[Visual spatial reasoning items]

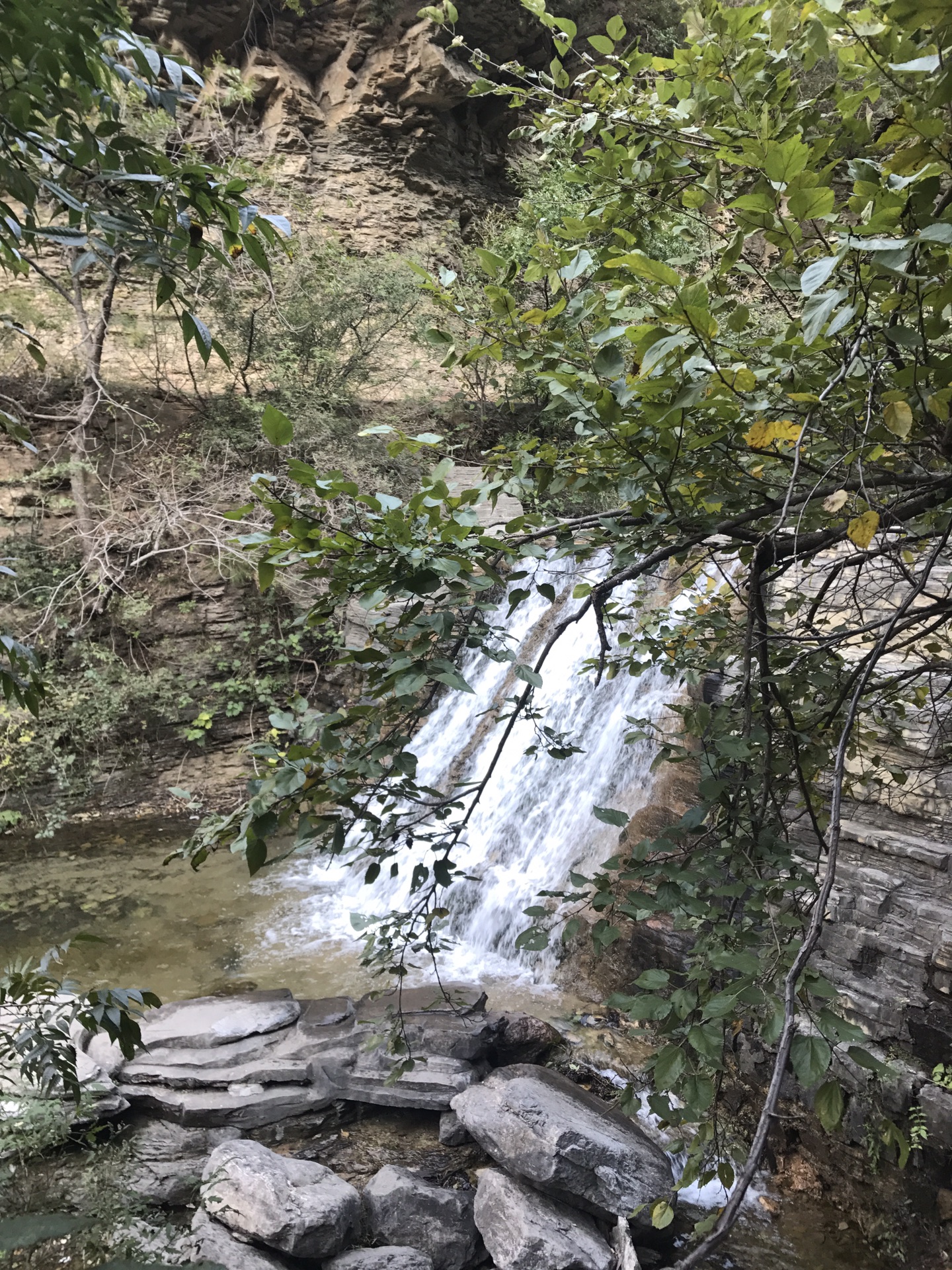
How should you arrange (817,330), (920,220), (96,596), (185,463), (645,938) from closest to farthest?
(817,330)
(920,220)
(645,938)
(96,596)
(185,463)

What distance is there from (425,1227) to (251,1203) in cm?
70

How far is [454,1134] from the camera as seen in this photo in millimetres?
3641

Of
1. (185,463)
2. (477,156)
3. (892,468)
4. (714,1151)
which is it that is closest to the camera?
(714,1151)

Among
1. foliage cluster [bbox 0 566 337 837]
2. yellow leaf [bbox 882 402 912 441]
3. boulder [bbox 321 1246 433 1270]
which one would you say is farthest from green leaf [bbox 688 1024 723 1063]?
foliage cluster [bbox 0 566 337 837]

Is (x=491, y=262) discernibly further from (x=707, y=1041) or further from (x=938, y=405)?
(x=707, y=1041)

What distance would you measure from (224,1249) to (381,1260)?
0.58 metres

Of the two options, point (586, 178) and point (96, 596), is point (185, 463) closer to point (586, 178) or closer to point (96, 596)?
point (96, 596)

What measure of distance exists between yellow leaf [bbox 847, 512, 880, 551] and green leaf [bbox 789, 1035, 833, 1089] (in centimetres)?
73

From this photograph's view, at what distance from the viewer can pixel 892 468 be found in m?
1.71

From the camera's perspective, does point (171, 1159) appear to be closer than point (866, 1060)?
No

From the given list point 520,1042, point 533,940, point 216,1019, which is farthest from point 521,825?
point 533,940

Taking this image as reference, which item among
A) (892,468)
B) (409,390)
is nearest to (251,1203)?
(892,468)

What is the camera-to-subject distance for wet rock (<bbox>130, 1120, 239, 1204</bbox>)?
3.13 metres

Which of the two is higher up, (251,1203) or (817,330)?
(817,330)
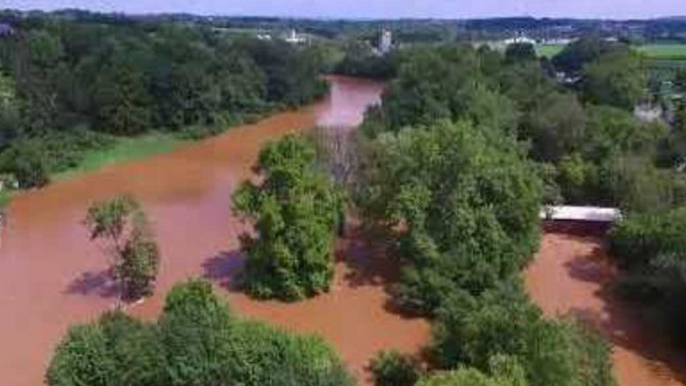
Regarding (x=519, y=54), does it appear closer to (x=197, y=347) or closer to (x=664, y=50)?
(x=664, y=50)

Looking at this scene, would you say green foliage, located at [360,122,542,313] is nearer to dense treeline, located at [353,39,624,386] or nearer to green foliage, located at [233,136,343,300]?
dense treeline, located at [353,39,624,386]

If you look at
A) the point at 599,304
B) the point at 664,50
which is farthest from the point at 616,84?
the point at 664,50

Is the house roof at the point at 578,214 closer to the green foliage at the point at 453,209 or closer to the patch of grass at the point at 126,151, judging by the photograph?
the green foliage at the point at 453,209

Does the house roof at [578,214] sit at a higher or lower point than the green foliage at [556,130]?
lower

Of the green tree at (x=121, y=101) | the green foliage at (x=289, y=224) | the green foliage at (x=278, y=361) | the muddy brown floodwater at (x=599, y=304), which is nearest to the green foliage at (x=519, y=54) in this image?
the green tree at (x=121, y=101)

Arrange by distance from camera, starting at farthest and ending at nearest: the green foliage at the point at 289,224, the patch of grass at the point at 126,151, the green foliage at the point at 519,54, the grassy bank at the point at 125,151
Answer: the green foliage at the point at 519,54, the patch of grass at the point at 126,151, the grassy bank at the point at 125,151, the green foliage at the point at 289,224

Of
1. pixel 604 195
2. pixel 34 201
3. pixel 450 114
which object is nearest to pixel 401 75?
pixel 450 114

> _What is asked_:
Lay out the rows from the line containing "Does the house" through the last line of the rows, inclusive, as a JSON list of strings with one string per line and blank lines omitted.

> _Solution below_:
[
  "Does the house roof at [578,214] sit at a higher or lower point than the green foliage at [556,130]?",
  "lower",
  "Of the green tree at (x=121, y=101) | the green foliage at (x=289, y=224) | the green foliage at (x=278, y=361) | the muddy brown floodwater at (x=599, y=304), which is nearest to the green foliage at (x=519, y=54) in this image?",
  "the green tree at (x=121, y=101)",
  "Arrange by distance from camera, starting at farthest and ending at nearest: the green foliage at the point at 289,224, the patch of grass at the point at 126,151, the green foliage at the point at 519,54, the grassy bank at the point at 125,151",
  "Answer: the green foliage at the point at 519,54, the patch of grass at the point at 126,151, the grassy bank at the point at 125,151, the green foliage at the point at 289,224",
  "Of",
  "1. pixel 604 195",
  "2. pixel 34 201",
  "3. pixel 450 114",
  "which object is nearest to pixel 401 75?",
  "pixel 450 114"
]